Original poster: "Jim Mora" <jmora@xxxxxxxxxxx>
Hi Kevin, et al,
Nice analysis! I hope you don't mind I sent a copy to my machinist. I'm
wondering if any taper is put on the ends of the electrodes (.5") or are
they just pressed in (.0005") with a square edge?
Jim Mora
-----Original Message-----
From: Tesla list [mailto:tesla@xxxxxxxxxx]
Sent: Tuesday, May 23, 2006 8:41 PM
To: tesla@xxxxxxxxxx
Subject: FEA analysis of 12" rotary spark gap disk
Original poster: "MakingLightning" <MakingLightning@xxxxxxxxxxx>
I am designing a 12" rotary spark gap.
I really wanted some hard numbers so I knew where I stood on the
safety margins.
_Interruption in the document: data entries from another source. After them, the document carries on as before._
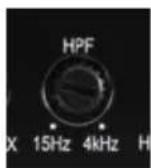 Helix M FOUR - Start-Stopfähigkeit - 10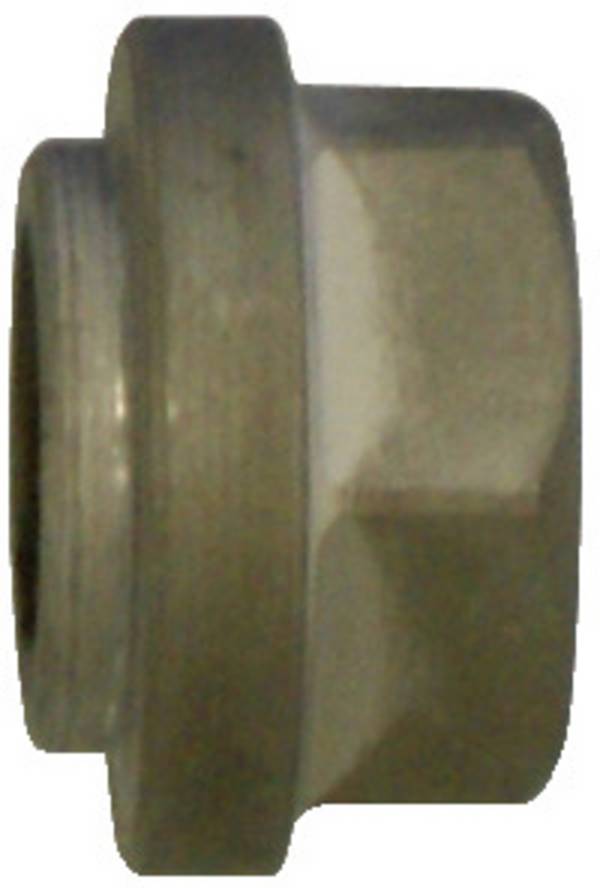 Gedore Automotive KL-0043-1105 1860739 matice s nákružkem 14 mm  20 mm      1 ks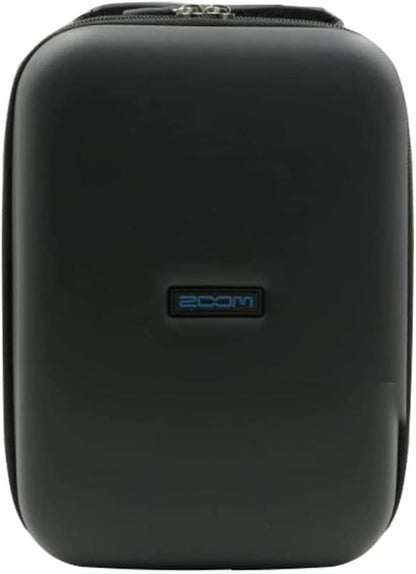 Zoom SCU-20 Universal Soft Shell Case - Recorders & Accessories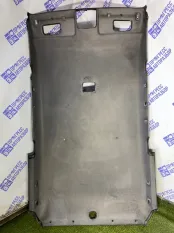 Потолок Hyundai Terracan ВНЕДОРОЖНИК 2.5 D4BH 2001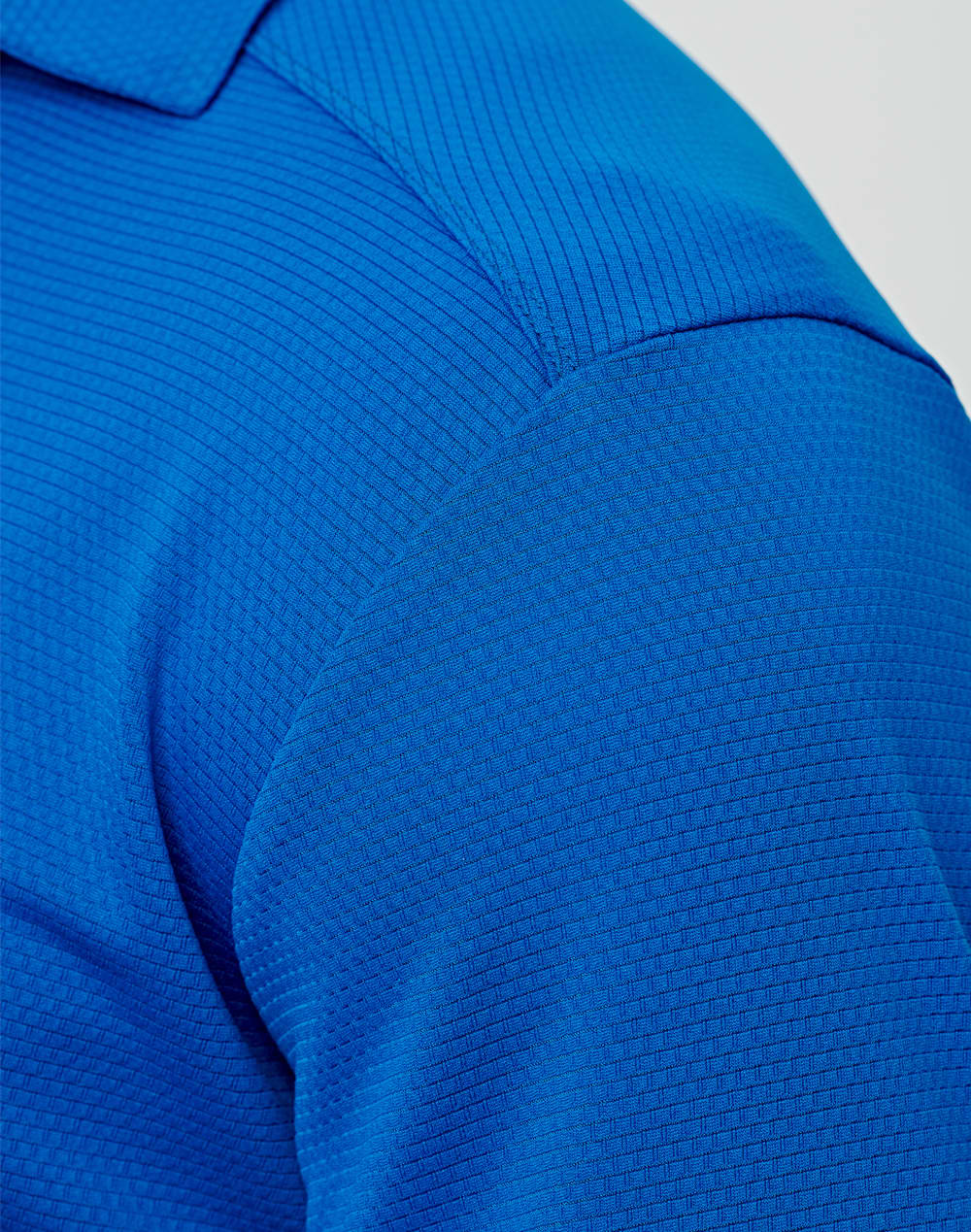 Mens Bamboo Charcoal Corporate S/S Polo [53-PS87]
I also wondered how good a press fit electrode was
held in. I had it 3D modeled in SDRC IDEAS and then analyzed it with
their FEA package called Visualizer. It was calculated and the
numbers matched what the FEA came up with.
It was really nice to see how the press fit stress reacted with the
spinning disk.
Chip posted graphic representations of the results for me at:
<http://www.pupman.com/kevin>http://www.pupman.com/kevin
The disk I will be using is:
12" diameter 1/2" thick G-10 fiberglass laminate.
8 - 1/2" diameter x 1.5" long pure tungsten electrodes Top speed 4000
rpm which equals 533 BPS, way more than I anticipate using.
G10 Fiberglass:
<http://matweb.com/search/SpecificMaterial.asp?bassnum=PGLAM04>http://ma
tweb
.com/search/SpecificMaterial.asp?bassnum=PGLAM04
Tungsten:
<http://matweb.com/search/SpecificMaterial.asp?bassnum=AMEW000>http://ma
tweb
.com/search/SpecificMaterial.asp?bassnum=AMEW000
In my presentation that chip posted for me you will see that the top
shot is the disk with the hole in it, at rest.
The one next to it is spinning 4000rpm.
The next set starts with the 0.5" electrode press fit into a hole
0.0005" undersize hole, as Dr Resonance recommends. On the left is
the disc at rest and the right is spinning at speed.